[bip] Blog post on bioinformatics and Python

C. Titus Brown ctb at msu.edu
Thu Sep 18 11:44:51 PDT 2008


-> > Why not:
-> >
-> >    data = list(data)
-> >
-> > ?  That will take any iterator/generator and turn it into a list.
-> >   
-> (Ignoring the previous answer given)
-> Easy: It is a waste of effort converting one unknown object into a list 
-> of unknown objects that may or may not be the same.
-> Slightly harder: need to preselect the data by different criteria (hit, 
-> score, evalue, query name) - now would have to parse a list of unknowns...
-> 
-> > There's no real penalty for doing this (if you need a random access
-> > list, then you need to fully parse the file anyway!), 
-> But you would be parsing the input multiple times.
-> 
-> > and you can
-> > convert it into a dictionary pretty easily, too.
-> >   
-> Sure, but it is a different matter to get adequate keys.
-> 
-> I do know that computers are faster and memory is than before (and going 
-> to change again - core i7).
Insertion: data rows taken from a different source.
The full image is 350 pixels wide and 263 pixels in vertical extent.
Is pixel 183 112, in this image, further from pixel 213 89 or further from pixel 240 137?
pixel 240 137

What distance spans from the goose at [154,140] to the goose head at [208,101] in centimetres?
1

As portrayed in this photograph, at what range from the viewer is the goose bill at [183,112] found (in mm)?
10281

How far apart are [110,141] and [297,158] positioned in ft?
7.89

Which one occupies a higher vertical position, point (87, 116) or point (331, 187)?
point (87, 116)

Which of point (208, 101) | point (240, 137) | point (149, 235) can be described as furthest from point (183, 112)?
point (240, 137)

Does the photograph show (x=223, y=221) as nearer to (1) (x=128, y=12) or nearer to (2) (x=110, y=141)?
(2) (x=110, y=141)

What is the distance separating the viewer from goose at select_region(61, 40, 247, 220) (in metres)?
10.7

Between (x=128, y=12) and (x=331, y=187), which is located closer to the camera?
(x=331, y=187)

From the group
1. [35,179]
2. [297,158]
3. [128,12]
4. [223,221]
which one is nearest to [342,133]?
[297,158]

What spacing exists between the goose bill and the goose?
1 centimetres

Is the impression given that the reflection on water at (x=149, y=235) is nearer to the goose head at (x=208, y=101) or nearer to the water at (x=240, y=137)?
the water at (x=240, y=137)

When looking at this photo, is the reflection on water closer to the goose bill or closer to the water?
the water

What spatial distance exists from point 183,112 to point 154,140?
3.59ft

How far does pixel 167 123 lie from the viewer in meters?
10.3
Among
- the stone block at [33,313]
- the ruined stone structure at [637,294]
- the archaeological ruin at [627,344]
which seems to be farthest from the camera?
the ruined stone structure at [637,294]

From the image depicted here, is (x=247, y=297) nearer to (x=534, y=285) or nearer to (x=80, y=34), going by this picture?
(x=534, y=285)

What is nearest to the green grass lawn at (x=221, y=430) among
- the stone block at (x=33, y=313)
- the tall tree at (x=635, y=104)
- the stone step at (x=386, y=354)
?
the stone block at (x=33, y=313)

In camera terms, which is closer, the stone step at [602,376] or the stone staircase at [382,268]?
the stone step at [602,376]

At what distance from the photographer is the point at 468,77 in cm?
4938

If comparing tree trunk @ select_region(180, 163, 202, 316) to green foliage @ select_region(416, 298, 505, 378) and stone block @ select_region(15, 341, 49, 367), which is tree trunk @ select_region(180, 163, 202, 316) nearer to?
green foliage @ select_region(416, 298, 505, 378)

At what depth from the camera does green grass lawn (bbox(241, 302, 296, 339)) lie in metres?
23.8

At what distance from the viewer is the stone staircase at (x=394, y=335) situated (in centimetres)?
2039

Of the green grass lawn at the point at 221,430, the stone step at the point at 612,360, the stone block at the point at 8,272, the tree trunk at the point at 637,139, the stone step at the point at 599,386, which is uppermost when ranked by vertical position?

However, I do try to code 'efficiently' so 
-> converting multiple data types does not fit when you can do it the 
-> desired way the first time.

Bruce, either way you need to treat the objects less "opaquely", right?
That is, if you're doing a BLAST of multiple sequences against a
database, and you need to access the results by (say) query sequence
name, you need to have some way to get at the name in the BLAST result.
Broadly speaking, then, you need to minimally parse the BLAST result.

Using

	data = list(some_generator_or_iterator())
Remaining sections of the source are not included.